● Instructions to follow:
From the line containing "Looking at the options" to the last line of the data below, copy everything exactly and nothing else; pictures stay out.

● Record list:
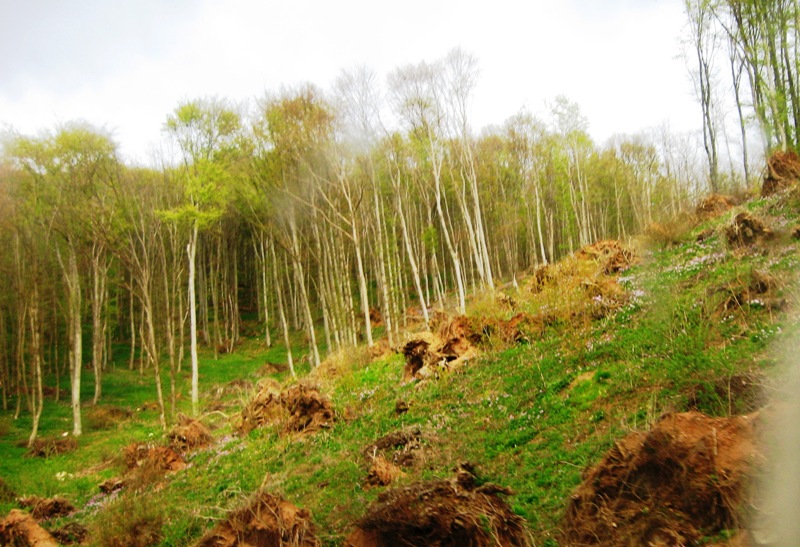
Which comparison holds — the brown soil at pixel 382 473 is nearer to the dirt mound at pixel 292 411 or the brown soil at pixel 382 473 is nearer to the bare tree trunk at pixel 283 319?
the dirt mound at pixel 292 411

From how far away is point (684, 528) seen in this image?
3.90 meters

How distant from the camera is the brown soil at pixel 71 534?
9.65 metres

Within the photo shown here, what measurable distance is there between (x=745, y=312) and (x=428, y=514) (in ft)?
22.3

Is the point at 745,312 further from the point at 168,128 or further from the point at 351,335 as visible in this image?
the point at 168,128

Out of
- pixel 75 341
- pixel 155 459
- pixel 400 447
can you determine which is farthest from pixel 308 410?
pixel 75 341

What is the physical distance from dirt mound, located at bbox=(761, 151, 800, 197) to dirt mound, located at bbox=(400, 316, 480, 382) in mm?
10902

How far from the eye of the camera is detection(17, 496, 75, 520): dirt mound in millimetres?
12000

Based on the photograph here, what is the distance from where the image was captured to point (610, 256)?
61.9ft

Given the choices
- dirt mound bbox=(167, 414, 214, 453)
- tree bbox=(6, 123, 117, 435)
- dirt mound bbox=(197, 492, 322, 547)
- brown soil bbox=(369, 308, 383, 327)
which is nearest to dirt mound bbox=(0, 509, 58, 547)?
dirt mound bbox=(197, 492, 322, 547)

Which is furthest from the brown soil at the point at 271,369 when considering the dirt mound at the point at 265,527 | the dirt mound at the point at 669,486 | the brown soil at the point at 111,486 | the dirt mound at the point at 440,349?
the dirt mound at the point at 669,486

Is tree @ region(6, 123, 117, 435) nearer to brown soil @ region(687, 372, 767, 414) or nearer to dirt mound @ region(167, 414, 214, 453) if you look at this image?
dirt mound @ region(167, 414, 214, 453)

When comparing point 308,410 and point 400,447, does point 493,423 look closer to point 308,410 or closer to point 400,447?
point 400,447

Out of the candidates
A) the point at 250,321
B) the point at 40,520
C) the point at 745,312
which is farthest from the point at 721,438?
the point at 250,321

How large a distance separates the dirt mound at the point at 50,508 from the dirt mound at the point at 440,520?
33.2 ft
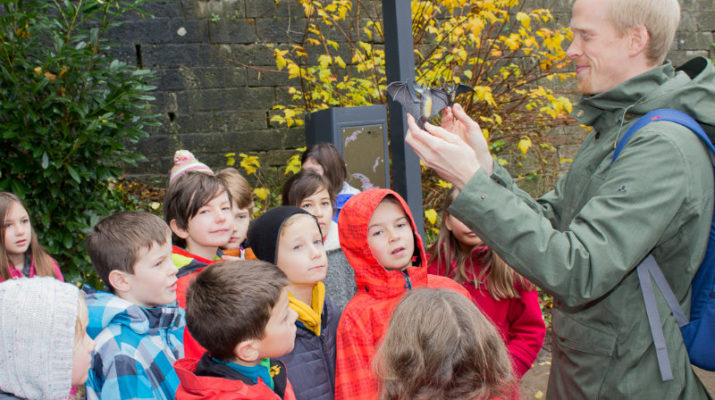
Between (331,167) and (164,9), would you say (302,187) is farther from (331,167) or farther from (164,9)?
(164,9)

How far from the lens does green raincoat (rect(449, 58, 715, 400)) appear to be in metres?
1.48

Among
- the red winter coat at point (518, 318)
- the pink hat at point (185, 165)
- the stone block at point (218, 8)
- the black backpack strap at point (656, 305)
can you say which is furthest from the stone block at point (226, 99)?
the black backpack strap at point (656, 305)

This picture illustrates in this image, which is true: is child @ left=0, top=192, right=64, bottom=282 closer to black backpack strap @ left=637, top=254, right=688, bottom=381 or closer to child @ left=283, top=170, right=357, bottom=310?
child @ left=283, top=170, right=357, bottom=310

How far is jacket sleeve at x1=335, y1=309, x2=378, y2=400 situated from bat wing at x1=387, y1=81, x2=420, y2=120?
0.81 metres

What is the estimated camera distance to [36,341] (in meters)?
1.55

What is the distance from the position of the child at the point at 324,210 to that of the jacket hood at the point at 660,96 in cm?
160

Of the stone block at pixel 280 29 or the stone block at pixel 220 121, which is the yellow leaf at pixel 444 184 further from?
the stone block at pixel 280 29

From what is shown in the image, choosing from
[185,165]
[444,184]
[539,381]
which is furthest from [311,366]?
[444,184]

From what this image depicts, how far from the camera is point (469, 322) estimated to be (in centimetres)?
137

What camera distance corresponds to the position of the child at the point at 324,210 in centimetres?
309

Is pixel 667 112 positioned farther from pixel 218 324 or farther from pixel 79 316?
pixel 79 316

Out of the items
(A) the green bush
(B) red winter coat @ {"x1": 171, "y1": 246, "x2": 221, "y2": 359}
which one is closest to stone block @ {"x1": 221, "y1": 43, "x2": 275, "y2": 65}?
(A) the green bush

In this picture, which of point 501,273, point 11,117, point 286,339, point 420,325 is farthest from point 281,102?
point 420,325

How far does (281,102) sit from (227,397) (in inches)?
199
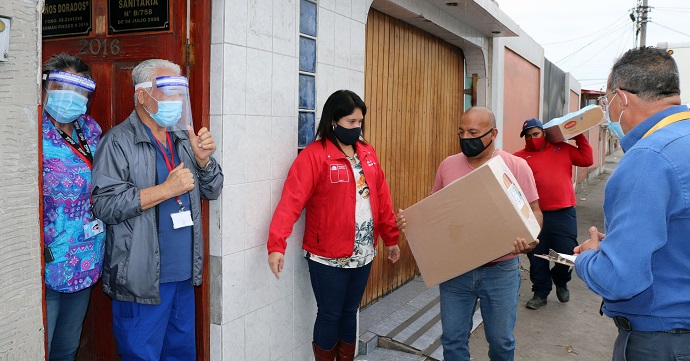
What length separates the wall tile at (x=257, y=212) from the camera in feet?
10.4

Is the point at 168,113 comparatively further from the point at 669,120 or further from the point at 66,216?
the point at 669,120

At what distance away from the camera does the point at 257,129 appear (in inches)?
125

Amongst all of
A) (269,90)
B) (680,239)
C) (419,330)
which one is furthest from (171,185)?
(419,330)

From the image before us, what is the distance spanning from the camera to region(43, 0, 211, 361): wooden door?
9.64 ft

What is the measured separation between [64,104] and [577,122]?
4.52 metres

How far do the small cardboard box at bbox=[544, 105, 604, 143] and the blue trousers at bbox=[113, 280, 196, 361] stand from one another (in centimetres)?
397

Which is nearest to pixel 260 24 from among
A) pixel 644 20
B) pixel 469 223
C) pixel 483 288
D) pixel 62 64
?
pixel 62 64

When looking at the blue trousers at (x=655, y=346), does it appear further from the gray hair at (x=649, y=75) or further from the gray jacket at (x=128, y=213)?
the gray jacket at (x=128, y=213)

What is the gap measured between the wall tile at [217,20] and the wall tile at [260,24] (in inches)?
7.9

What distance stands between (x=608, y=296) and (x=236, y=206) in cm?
191

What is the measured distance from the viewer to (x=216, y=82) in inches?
116

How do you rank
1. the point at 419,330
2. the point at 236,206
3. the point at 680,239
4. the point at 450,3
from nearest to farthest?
the point at 680,239, the point at 236,206, the point at 419,330, the point at 450,3

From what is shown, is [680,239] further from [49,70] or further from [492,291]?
[49,70]

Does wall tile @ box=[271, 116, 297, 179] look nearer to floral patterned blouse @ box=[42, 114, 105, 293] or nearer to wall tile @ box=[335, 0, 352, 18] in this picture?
wall tile @ box=[335, 0, 352, 18]
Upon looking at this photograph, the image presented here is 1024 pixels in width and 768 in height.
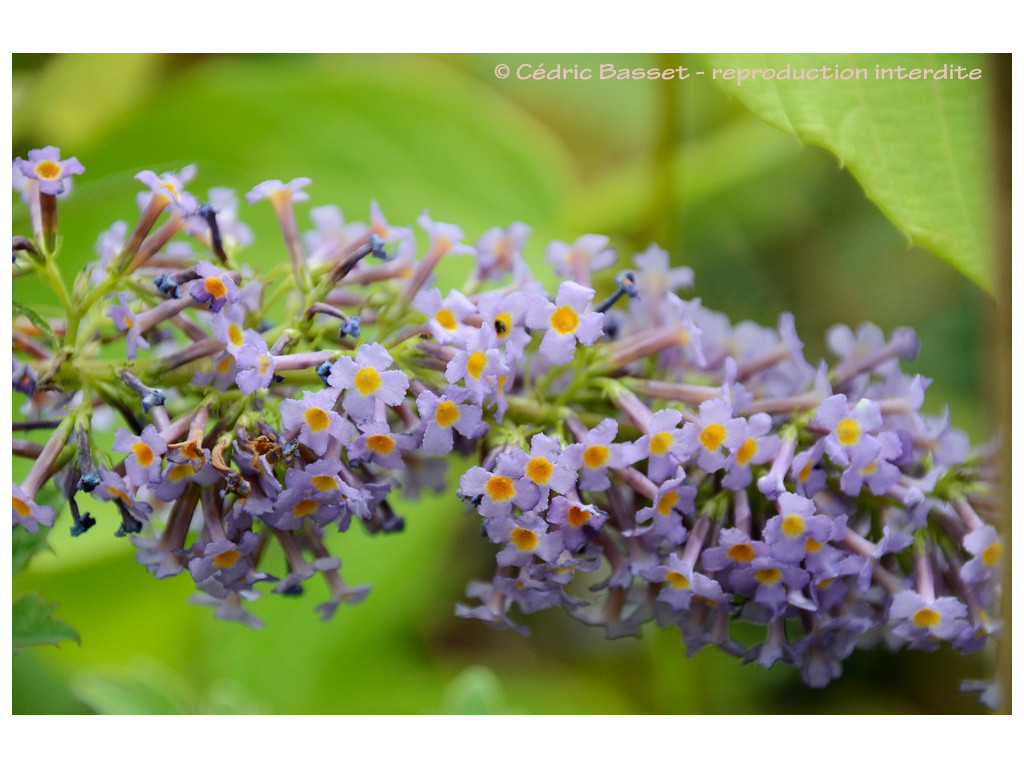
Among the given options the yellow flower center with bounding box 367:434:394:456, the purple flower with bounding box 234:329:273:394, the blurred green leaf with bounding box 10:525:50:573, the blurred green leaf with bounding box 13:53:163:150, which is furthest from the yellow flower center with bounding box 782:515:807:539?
the blurred green leaf with bounding box 13:53:163:150

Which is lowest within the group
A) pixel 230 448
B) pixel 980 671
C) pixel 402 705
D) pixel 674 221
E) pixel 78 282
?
pixel 402 705

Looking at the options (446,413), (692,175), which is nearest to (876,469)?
(446,413)

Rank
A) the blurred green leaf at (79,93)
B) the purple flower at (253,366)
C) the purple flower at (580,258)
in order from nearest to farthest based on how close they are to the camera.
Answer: the purple flower at (253,366), the purple flower at (580,258), the blurred green leaf at (79,93)

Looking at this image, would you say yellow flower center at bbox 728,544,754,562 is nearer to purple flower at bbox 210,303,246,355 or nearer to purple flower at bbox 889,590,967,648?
purple flower at bbox 889,590,967,648

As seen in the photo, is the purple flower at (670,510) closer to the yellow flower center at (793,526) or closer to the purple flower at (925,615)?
the yellow flower center at (793,526)

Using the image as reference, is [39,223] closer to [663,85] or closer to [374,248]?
[374,248]

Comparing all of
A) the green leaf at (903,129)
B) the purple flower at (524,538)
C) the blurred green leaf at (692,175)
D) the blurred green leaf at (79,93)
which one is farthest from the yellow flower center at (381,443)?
the blurred green leaf at (692,175)
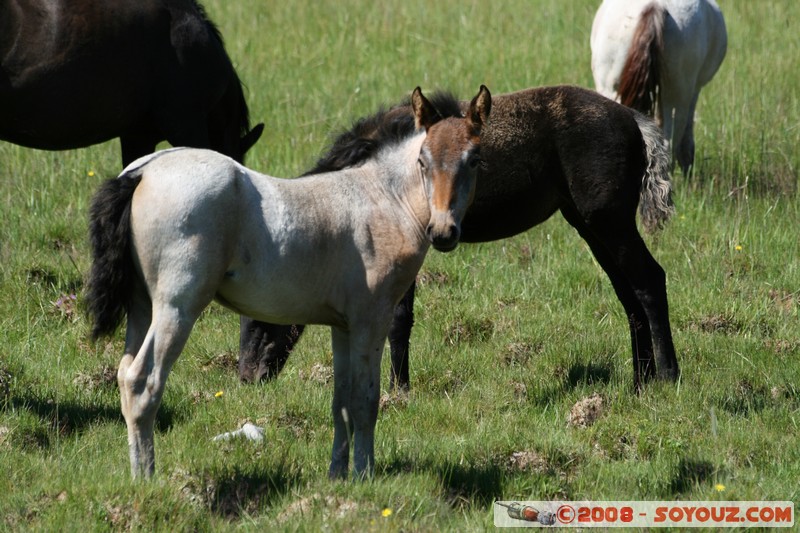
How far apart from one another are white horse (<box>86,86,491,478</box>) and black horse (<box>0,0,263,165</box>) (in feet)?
7.59

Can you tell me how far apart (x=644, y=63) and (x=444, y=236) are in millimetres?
5105

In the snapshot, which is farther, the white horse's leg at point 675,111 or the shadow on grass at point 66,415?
the white horse's leg at point 675,111

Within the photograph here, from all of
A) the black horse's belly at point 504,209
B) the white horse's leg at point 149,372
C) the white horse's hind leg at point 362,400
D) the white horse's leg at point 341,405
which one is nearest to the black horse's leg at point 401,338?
the black horse's belly at point 504,209

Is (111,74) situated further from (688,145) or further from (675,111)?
(688,145)

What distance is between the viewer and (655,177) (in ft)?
21.2

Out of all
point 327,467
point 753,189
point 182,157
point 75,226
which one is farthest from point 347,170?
point 753,189

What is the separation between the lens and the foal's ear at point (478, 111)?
4852 mm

● Finished exercise:
Looking at the options (446,413), (692,175), which is nearest to (876,469)?
(446,413)

Rank
A) the blurred green leaf at (79,93)
B) the purple flower at (253,366)
C) the purple flower at (580,258)
in order from nearest to farthest based on how close they are to the camera.
Answer: the purple flower at (253,366), the purple flower at (580,258), the blurred green leaf at (79,93)

Looking at this image, would you say yellow flower center at bbox 728,544,754,562 is nearer to purple flower at bbox 210,303,246,355 or nearer to purple flower at bbox 889,590,967,648?
purple flower at bbox 889,590,967,648

As seen in the photo, is the purple flower at (670,510) closer to the yellow flower center at (793,526) or closer to the purple flower at (925,615)?
the yellow flower center at (793,526)

Using the image as reference, is [39,223] closer to [663,85] or closer to [374,248]?
[374,248]

Comparing all of
A) the green leaf at (903,129)
B) the purple flower at (524,538)
C) the blurred green leaf at (692,175)
D) the blurred green leaf at (79,93)
which one is farthest from the yellow flower center at (381,443)?
the blurred green leaf at (692,175)
How far apart from one another are white horse (<box>86,86,491,478</box>) and black horse (<box>0,0,263,165</box>) (in feet)?
7.59

Can you tell me how far apart (x=644, y=63) and (x=444, y=236) are in millimetres?
5105

In the snapshot, which is farther, the white horse's leg at point 675,111 or the shadow on grass at point 66,415?
the white horse's leg at point 675,111

Within the photograph here, from all of
A) the black horse's belly at point 504,209
B) the white horse's leg at point 149,372
C) the white horse's hind leg at point 362,400
D) the white horse's leg at point 341,405
which one is nearest to the black horse's leg at point 401,338?
the black horse's belly at point 504,209

Is (111,74) situated further from (688,145) or further from (675,111)?
(688,145)

What distance is between the viewer and (655,177) (in ft)?
21.2

Out of all
point 327,467
point 753,189
point 182,157
point 75,226
which one is farthest from point 347,170?
point 753,189

What is the separation between the lens and the foal's ear at point (478, 111)?
4852 mm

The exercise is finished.